Task goal: Since only the written part is wanted, repeat the records exactly and omit the pictures.

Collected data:
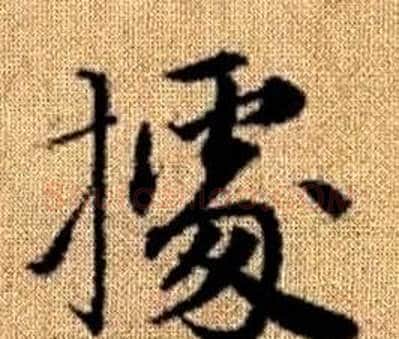 據字赵孟頫毛笔楷书写法,摘自真草千字文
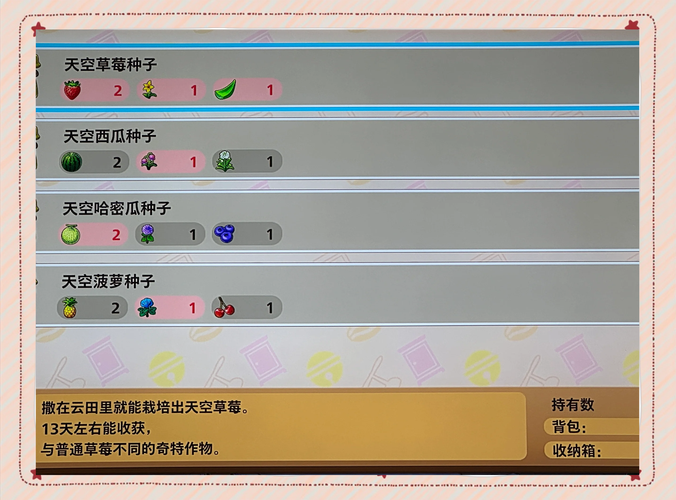 gbc牧场物语2攻略,牧场物语gb2完美攻略-第5张图片-益智游 gbc牧场物语2攻略,牧场物语gb2完美攻略-第5张图片-益智游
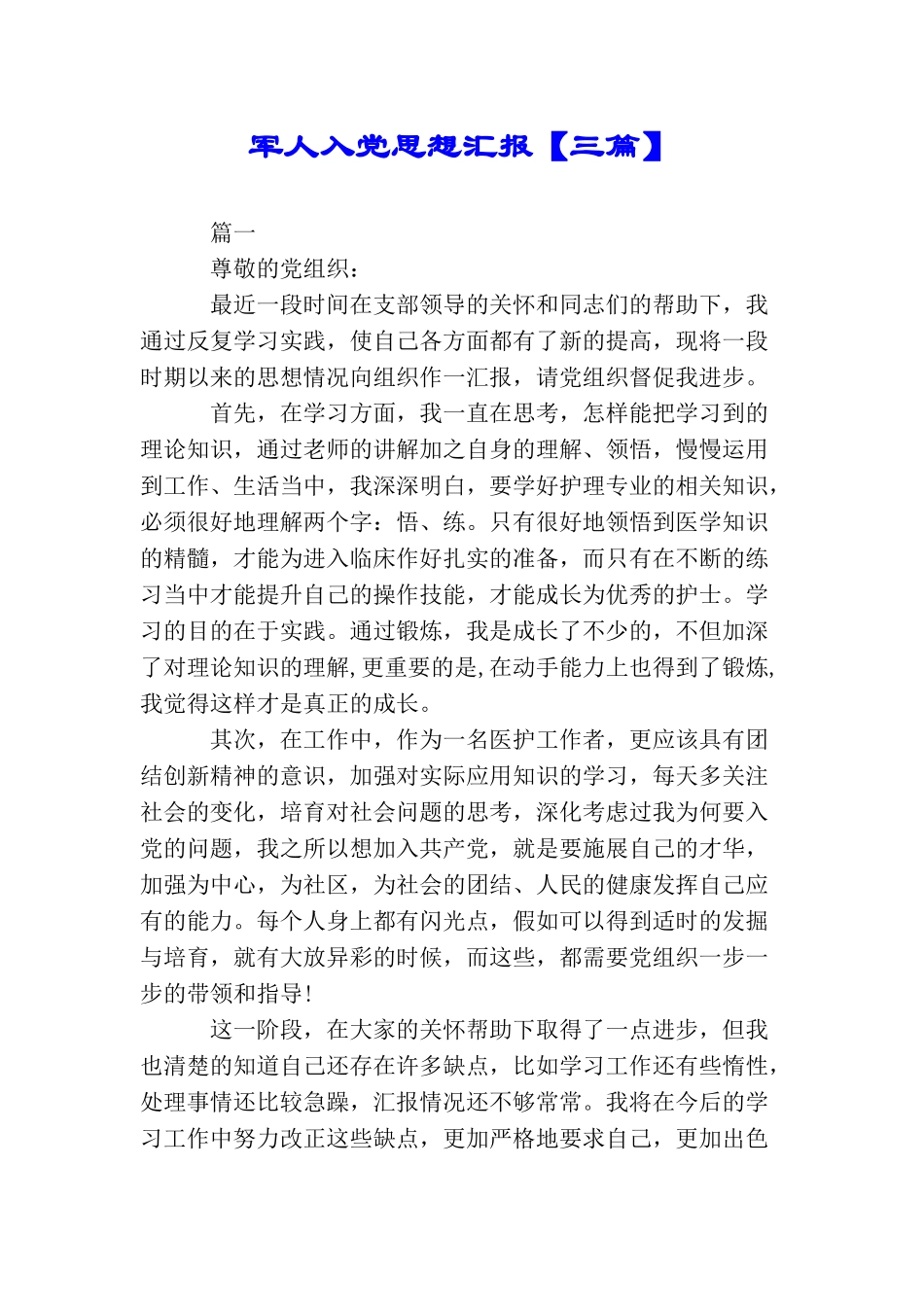 军人入党思想汇报_第1页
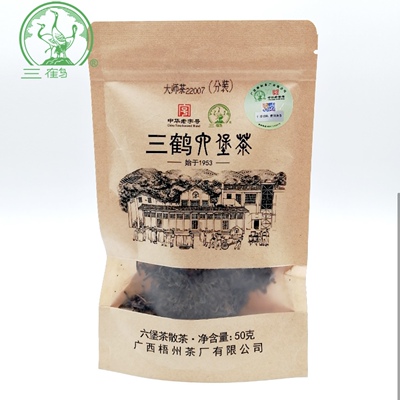 50克/袋【大师茶22007】分装2022年陈化特级散茶广西梧州茶厂黑茶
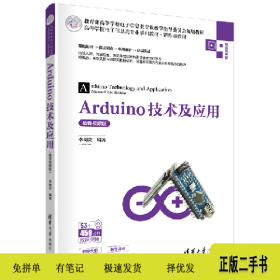 高等學(xué)校電子信息類專業(yè)教材?新形態(tài)教材Arduino技術(shù)及應(yīng)用/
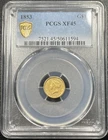 1853 Liberty Head Gold — photo from another recent sale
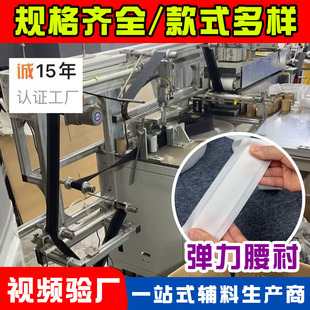 6cm�������z�����ɾo���r��Ů��ѝ���e��ѝ���r�Ӻ�ճ���rҎ���R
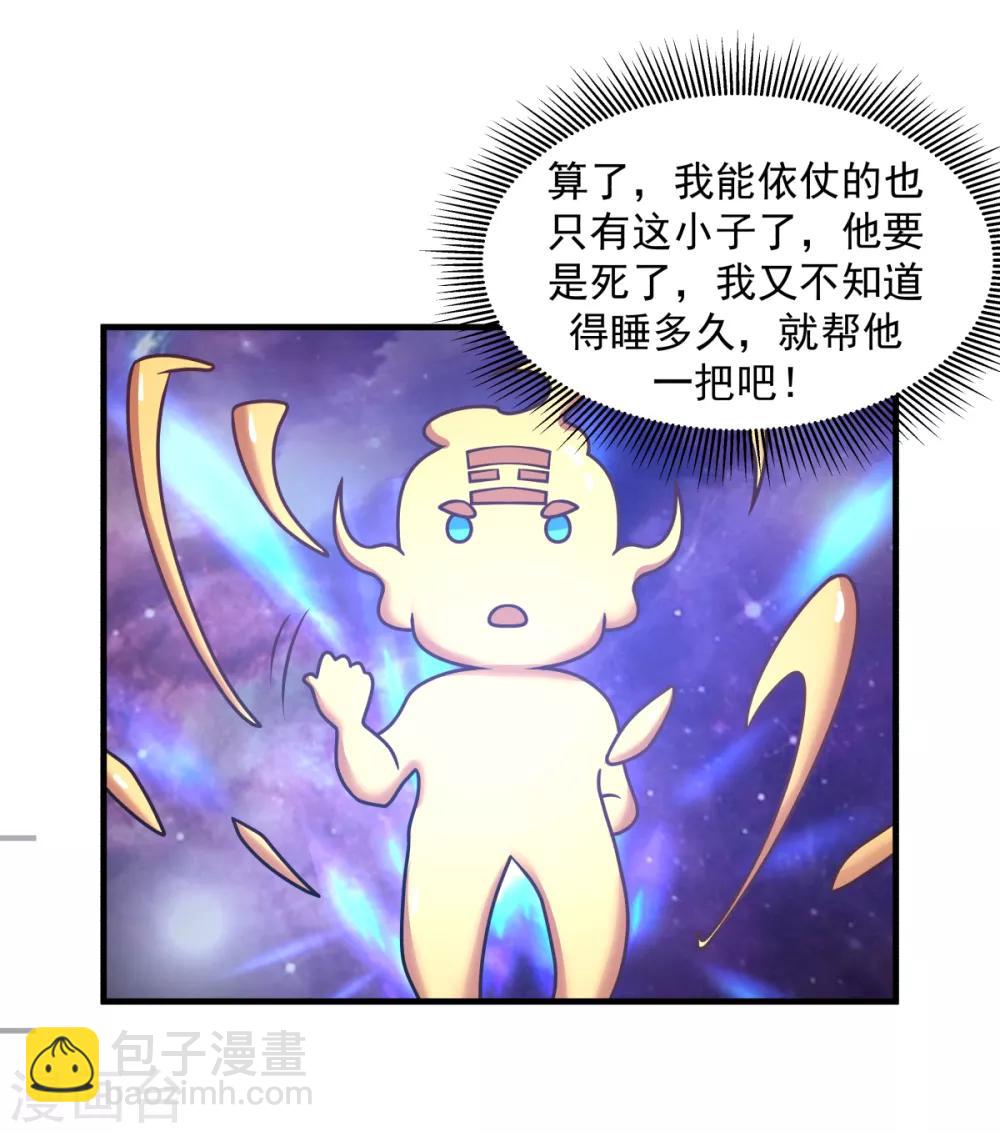 混沌丹神 - 第56話 進階成功 - 1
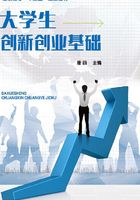 大学生创新创业基础
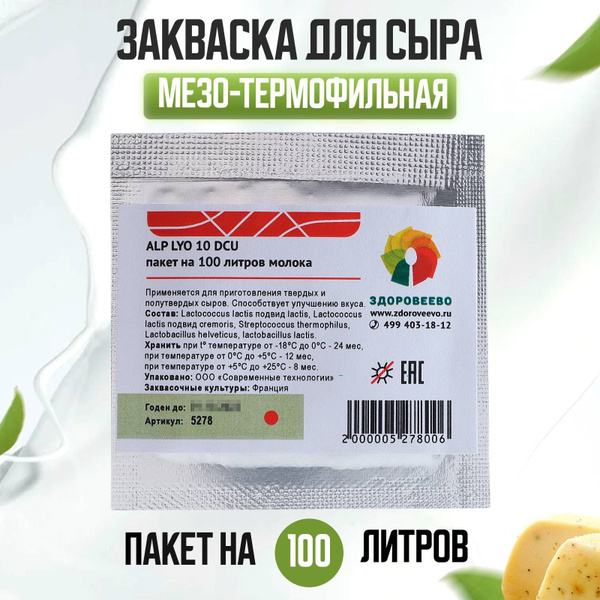 Закваска для сыра ALP LYO, мезо-термофильнаяна 100 л молока - купить с ...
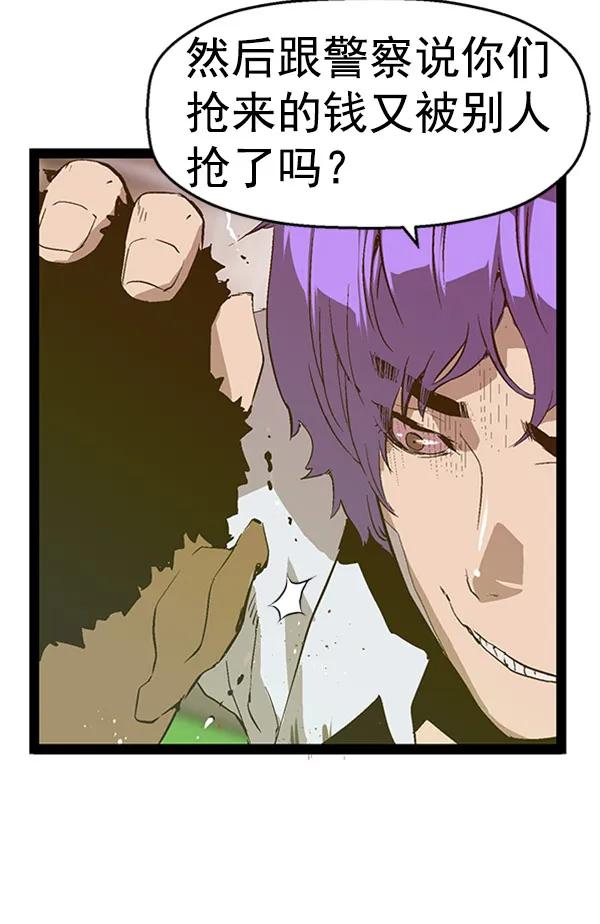 第 85 页
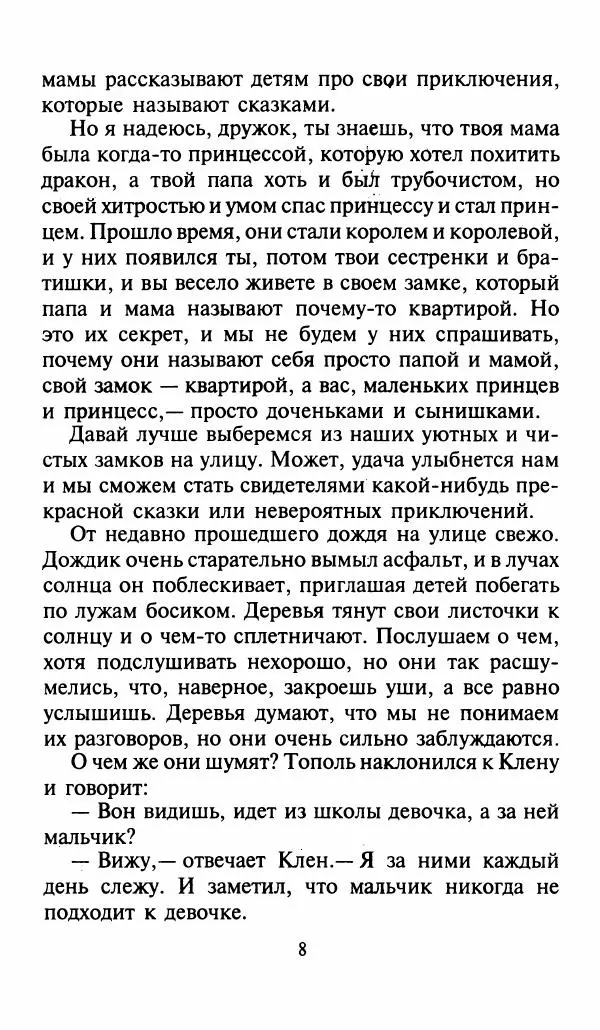 Игорь Коршунов - Полёт дракона (сказочная трилогия) - Страница № 11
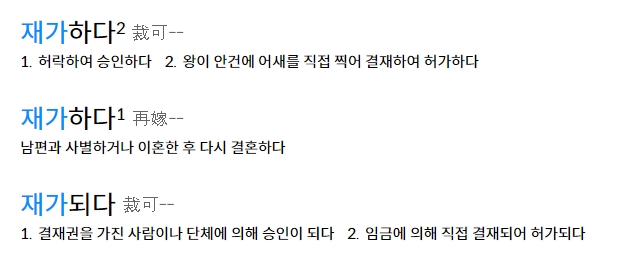 재가하다가 문장에서 어떻게 쓰이는지 보여주는 다양한 예시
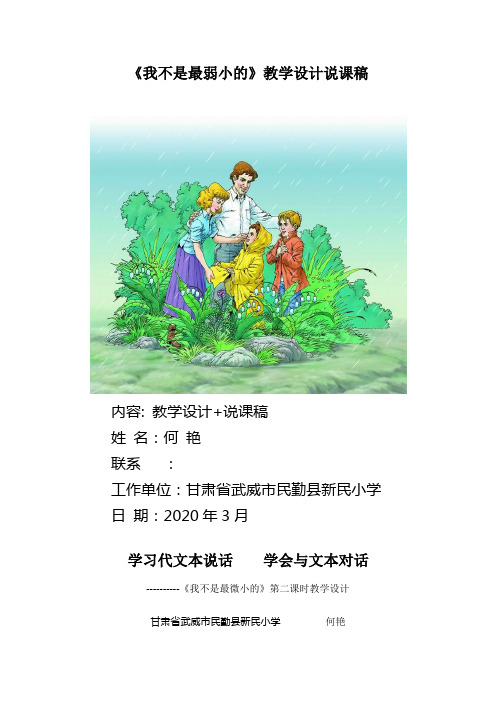 《我不是最弱小的》教学设计说课稿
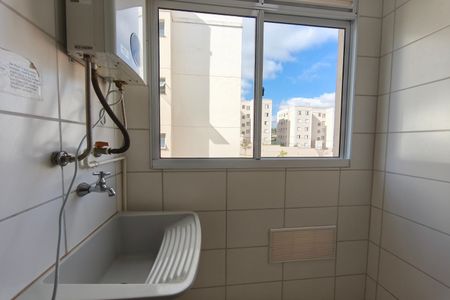 Apartamento para alugar com 46m², 2 quartos e 1 vaga Apartamento para alugar com 46m², 2 quartos e 1 vagaÁrea de Serviço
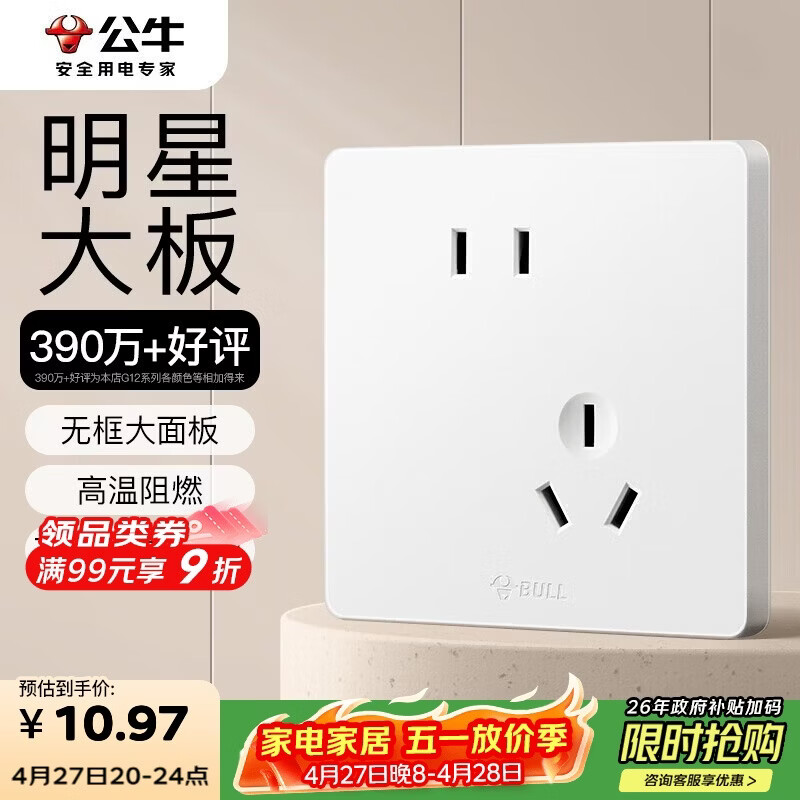 公牛（BULL）开关插座 G12系列 10A斜五孔插座奶油风86型 G12Z223AS 暮雪白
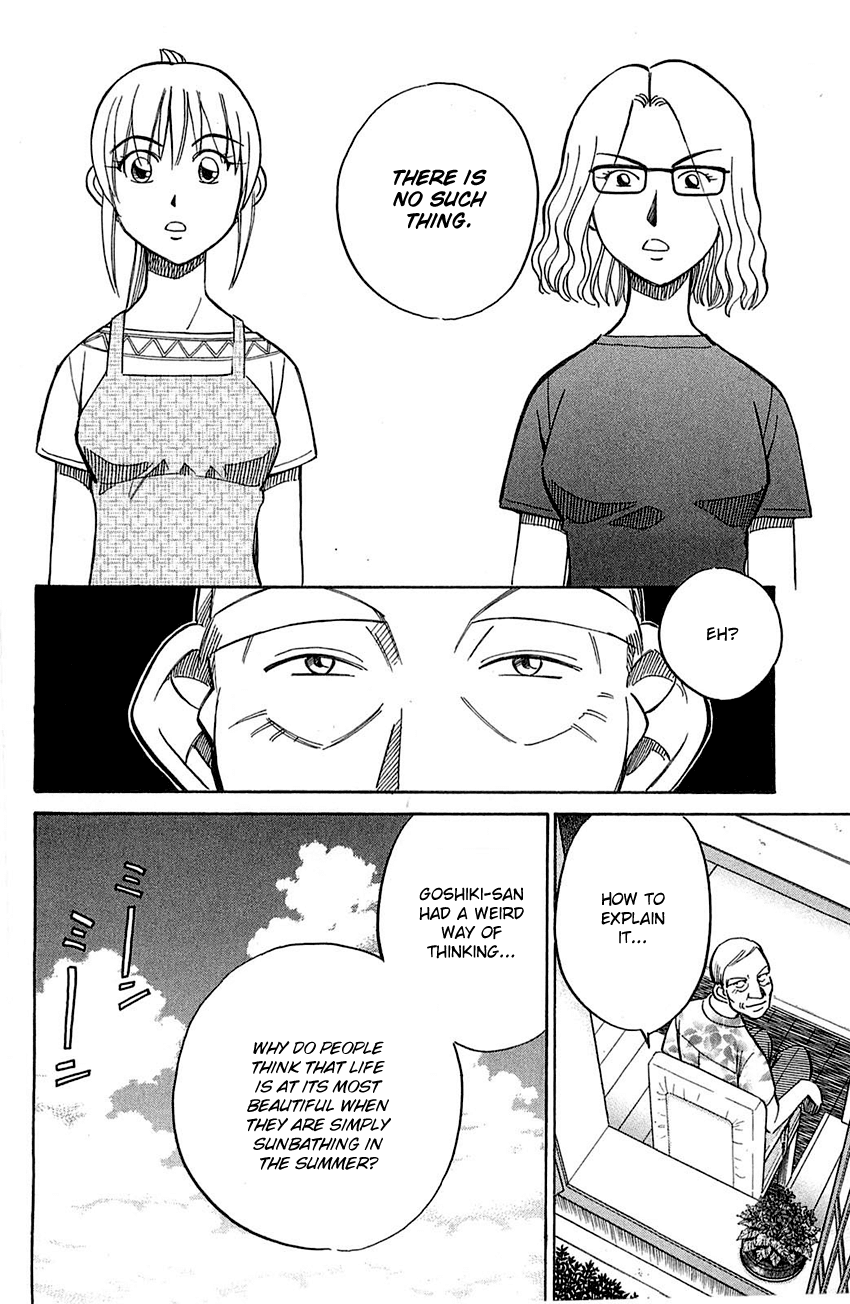 Q.E.D. - Shoumei Shuuryou Chapter 55.1 page 49 - Chapter 55.1: Human Firework (Part 1)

Answer to this task:
 據字赵孟頫毛笔楷书写法,摘自真草千字文
 gbc牧场物语2攻略,牧场物语gb2完美攻略-第5张图片-益智游 gbc牧场物语2攻略,牧场物语gb2完美攻略-第5张图片-益智游
 军人入党思想汇报_第1页
 50克/袋【大师茶22007】分装2022年陈化特级散茶广西梧州茶厂黑茶
 高等學(xué)校電子信息類專業(yè)教材?新形態(tài)教材Arduino技術(shù)及應(yīng)用/
 1853 Liberty Head Gold — photo from another recent sale
 6cm�������z�����ɾo���r��Ů��ѝ���e��ѝ���r�Ӻ�ճ���rҎ���R
 混沌丹神 - 第56話 進階成功 - 1
 大学生创新创业基础
 Закваска для сыра ALP LYO, мезо-термофильнаяна 100 л молока - купить с ...
 第 85 页
 Игорь Коршунов - Полёт дракона (сказочная трилогия) - Страница № 11
 재가하다가 문장에서 어떻게 쓰이는지 보여주는 다양한 예시
 《我不是最弱小的》教学设计说课稿
 Apartamento para alugar com 46m², 2 quartos e 1 vaga Apartamento para alugar com 46m², 2 quartos e 1 vagaÁrea de Serviço
 公牛（BULL）开关插座 G12系列 10A斜五孔插座奶油风86型 G12Z223AS 暮雪白
 Q.E.D. - Shoumei Shuuryou Chapter 55.1 page 49 - Chapter 55.1: Human Firework (Part 1)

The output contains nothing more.